Excerpt to read:
Segunda Federación
- Organising body: RFEF
- Founded: 6 May 2020; 6 years ago
- First season: 2021–22
- Country: Spain
- Divisions: 5
- Number of clubs: 5 groups of 18 teams each (90)
- Level on pyramid: 4
- Promotion to: Primera Federación
- Relegation to: Tercera Federación
- Domestic cup(s): Copa del Rey Copa Federación
- Broadcaster(s): Footters, TVG2, ETB 4, 7RM, IB3, CMM, Aragón TV, PTV Córdoba
- Website: rfef.es/segunda-federacion
- Current: 2026–27 Segunda Federación

= Segunda Federación =

Spanish association football league

Segunda Federación, previously called Segunda RFEF, also officially known as Segunda B, is the fourth tier of the Spanish football league system containing 90 teams divided into five groups. It is administered by the Royal Spanish Football Federation. It is the second tier outside the top two professional leagues, the Primera División (also known as La Liga) and Segunda División (also known as La Liga 2), being behind Primera Federación and above Tercera Federación. The division also includes the reserve teams of a number of La Liga and La Liga 2 teams.

== History ==
On 6 May 2020, the RFEF announced the creation of a new, two-group, 40-team third division called Primera División RFEF, which resulted in the former third division, Segunda División B, dropping down a level and becoming Segunda División RFEF; the changes were made effective for the 2021–22 campaign.

In July 2022, the division was renamed Segunda Federación.

==Current format==
Segunda Federación features 90 teams divided into 5 groups of 18. The champions of each group achieve automatic promotion to Primera Federación, while the other top four teams qualify for a play-off round, where five of the 20 teams qualified also achieve promotion. However reserve teams are only eligible for promotion to the Primera Federación if their senior team is in one division above it. The bottom five teams in each group are relegated to the Tercera Federación. Also, the four worst 13th-placed teams enter into relegation play-offs to determine the two teams to be relegated.

Short task: Reproduce the Segunda Federación text starting with "In July 2022, the" and going on through "to be relegated.", switching "relegated" to "demoted" wherever it occurs. The records that follow were gathered from a separate source.

(Collected data)

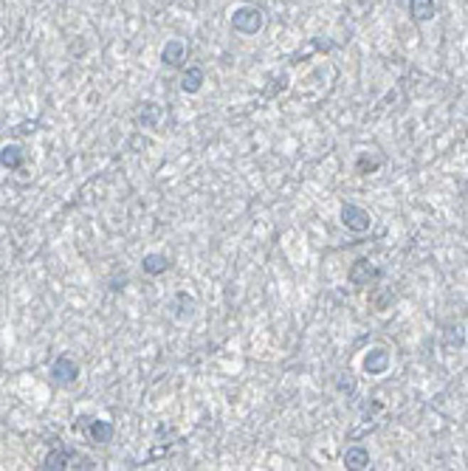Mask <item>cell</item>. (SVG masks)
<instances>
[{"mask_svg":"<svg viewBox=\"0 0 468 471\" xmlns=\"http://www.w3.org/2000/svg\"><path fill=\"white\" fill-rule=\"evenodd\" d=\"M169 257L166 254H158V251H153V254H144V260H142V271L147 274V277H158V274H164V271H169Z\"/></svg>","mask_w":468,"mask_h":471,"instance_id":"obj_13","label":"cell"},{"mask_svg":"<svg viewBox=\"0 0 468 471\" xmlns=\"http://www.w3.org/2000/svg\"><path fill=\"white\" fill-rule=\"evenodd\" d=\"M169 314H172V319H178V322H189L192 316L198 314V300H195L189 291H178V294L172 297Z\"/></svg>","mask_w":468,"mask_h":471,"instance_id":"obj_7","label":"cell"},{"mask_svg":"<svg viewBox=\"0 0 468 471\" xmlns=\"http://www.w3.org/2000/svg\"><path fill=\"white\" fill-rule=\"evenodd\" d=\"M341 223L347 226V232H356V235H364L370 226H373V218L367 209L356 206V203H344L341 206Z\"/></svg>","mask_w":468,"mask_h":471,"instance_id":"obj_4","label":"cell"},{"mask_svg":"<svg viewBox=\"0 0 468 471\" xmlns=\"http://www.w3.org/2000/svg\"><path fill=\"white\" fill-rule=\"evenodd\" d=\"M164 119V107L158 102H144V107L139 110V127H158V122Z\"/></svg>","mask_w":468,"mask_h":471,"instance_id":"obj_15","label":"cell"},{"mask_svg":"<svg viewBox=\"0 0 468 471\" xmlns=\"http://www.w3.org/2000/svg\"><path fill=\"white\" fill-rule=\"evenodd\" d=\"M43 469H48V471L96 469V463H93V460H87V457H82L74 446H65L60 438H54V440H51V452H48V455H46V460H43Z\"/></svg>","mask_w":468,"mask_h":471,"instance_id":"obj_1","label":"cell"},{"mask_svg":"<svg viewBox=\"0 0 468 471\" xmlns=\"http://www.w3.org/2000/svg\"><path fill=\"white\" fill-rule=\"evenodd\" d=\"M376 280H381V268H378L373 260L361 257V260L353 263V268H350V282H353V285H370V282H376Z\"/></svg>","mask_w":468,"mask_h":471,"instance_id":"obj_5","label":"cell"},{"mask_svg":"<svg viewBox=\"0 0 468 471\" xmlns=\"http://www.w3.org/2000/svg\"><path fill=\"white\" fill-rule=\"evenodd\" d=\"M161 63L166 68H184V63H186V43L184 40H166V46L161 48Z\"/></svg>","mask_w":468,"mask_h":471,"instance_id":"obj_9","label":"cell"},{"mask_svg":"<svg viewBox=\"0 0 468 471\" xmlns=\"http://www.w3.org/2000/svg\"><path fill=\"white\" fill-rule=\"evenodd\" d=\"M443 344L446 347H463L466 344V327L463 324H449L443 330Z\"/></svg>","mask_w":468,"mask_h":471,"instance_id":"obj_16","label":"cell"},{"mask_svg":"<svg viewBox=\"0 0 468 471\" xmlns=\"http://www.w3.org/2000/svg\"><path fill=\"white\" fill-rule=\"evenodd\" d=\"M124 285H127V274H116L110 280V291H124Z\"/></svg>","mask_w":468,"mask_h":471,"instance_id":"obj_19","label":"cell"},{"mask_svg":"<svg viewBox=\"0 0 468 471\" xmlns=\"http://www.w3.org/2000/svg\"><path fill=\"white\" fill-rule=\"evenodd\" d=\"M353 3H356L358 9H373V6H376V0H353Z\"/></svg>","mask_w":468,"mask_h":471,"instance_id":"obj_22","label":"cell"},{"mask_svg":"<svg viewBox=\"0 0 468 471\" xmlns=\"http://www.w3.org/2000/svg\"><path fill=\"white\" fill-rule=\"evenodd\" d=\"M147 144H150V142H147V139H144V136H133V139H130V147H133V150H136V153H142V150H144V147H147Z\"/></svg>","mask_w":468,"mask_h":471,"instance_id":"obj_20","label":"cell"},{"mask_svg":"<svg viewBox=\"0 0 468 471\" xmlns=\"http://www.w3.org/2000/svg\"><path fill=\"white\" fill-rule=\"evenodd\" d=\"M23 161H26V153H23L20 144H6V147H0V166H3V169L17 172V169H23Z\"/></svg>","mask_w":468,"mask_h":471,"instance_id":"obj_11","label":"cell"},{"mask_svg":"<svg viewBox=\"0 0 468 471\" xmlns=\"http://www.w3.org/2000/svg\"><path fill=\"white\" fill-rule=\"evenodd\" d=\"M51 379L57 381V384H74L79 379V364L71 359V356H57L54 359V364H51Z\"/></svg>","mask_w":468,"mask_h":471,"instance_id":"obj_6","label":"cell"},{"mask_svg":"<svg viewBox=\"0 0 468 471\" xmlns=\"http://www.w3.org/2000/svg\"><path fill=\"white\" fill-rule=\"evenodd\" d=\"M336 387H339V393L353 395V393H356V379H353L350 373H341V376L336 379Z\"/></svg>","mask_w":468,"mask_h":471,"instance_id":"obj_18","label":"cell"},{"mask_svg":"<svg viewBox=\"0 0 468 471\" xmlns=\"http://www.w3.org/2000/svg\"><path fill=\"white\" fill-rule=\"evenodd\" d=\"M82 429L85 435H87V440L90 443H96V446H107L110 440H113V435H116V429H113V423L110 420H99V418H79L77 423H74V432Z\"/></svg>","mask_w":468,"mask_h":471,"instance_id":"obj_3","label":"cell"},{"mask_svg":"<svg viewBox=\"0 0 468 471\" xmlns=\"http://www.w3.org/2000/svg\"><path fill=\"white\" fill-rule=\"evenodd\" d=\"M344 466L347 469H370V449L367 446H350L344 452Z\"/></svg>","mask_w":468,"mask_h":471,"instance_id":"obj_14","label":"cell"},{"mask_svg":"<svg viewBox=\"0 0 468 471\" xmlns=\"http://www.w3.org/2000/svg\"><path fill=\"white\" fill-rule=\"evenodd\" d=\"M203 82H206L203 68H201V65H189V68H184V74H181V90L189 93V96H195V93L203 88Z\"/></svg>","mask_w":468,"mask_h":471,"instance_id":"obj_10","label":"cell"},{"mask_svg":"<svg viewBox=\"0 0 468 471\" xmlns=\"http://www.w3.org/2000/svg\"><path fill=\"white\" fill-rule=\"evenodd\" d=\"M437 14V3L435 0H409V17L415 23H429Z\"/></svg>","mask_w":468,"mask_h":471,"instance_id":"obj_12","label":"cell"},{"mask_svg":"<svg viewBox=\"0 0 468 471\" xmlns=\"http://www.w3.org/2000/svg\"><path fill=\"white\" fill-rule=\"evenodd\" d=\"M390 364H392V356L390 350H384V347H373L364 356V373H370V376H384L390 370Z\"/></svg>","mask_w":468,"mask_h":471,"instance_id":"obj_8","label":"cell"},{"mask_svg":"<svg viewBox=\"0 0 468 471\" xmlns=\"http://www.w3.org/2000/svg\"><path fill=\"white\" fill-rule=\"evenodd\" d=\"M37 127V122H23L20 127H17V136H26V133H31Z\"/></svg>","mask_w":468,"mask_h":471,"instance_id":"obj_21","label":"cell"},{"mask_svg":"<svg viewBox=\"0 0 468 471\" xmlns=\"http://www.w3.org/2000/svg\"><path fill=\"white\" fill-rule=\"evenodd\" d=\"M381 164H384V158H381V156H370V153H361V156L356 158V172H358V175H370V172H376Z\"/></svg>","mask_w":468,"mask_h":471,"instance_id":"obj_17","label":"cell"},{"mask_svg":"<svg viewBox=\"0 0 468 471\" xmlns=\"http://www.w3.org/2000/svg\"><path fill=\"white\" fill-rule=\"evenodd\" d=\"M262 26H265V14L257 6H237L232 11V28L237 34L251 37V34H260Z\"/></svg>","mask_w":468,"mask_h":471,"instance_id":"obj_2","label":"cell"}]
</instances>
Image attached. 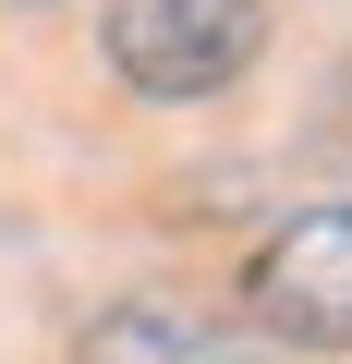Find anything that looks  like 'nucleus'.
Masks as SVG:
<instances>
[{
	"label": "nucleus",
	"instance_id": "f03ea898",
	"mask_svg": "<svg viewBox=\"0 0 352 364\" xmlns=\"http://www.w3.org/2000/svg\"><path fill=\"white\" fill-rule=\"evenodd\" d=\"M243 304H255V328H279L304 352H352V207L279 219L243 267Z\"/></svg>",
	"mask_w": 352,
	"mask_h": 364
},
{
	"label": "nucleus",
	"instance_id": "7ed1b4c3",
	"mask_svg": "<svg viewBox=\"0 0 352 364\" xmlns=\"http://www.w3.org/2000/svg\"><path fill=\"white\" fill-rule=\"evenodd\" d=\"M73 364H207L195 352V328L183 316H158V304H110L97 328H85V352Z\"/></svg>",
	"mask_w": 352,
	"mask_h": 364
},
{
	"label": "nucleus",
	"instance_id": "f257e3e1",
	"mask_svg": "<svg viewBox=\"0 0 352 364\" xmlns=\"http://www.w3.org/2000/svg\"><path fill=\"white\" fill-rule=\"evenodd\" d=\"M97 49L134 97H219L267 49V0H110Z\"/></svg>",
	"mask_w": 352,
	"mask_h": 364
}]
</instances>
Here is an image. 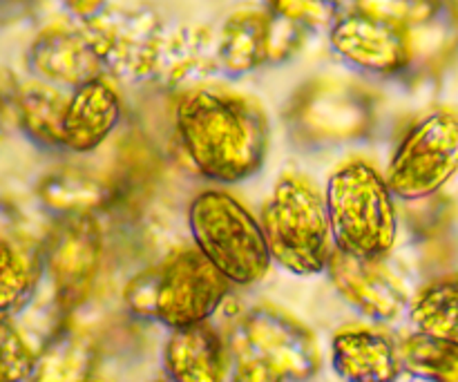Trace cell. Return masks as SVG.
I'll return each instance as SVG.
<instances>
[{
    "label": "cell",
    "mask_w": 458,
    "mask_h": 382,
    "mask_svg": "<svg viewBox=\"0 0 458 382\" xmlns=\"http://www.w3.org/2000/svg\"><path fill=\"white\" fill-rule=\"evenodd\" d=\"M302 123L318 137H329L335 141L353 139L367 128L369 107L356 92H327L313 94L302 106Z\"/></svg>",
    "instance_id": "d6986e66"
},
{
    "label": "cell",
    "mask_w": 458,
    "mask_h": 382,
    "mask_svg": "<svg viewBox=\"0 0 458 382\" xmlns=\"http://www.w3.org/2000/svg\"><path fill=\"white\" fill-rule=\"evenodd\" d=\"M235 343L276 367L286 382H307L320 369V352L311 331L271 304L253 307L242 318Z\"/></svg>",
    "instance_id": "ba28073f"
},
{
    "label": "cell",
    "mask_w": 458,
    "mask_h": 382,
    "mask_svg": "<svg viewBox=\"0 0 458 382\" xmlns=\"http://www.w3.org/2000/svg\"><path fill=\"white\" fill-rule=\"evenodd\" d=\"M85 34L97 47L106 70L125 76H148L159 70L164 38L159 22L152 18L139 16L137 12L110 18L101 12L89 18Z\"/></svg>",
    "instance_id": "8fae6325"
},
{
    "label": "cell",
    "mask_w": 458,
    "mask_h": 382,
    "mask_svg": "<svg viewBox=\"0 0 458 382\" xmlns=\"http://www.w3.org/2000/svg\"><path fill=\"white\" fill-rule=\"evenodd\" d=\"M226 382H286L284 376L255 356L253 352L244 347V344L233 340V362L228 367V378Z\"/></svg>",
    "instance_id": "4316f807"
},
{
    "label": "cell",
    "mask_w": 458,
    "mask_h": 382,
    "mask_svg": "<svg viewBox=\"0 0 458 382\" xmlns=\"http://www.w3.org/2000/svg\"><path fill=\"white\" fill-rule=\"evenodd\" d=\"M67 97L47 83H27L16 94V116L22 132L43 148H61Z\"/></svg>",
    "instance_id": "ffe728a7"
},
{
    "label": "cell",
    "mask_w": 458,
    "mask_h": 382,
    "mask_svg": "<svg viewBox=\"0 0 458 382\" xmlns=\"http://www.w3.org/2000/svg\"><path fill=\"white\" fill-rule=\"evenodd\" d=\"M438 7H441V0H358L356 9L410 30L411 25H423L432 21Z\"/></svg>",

The response:
In July 2022, the division was renamed Segunda Federación.

==Current format==
Segunda Federación features 90 teams divided into 5 groups of 18. The champions of each group achieve automatic promotion to Primera Federación, while the other top four teams qualify for a play-off round, where five of the 20 teams qualified also achieve promotion. However reserve teams are only eligible for promotion to the Primera Federación if their senior team is in one division above it. The bottom five teams in each group are demoted to the Tercera Federación. Also, the four worst 13th-placed teams enter into relegation play-offs to determine the two teams to be demoted.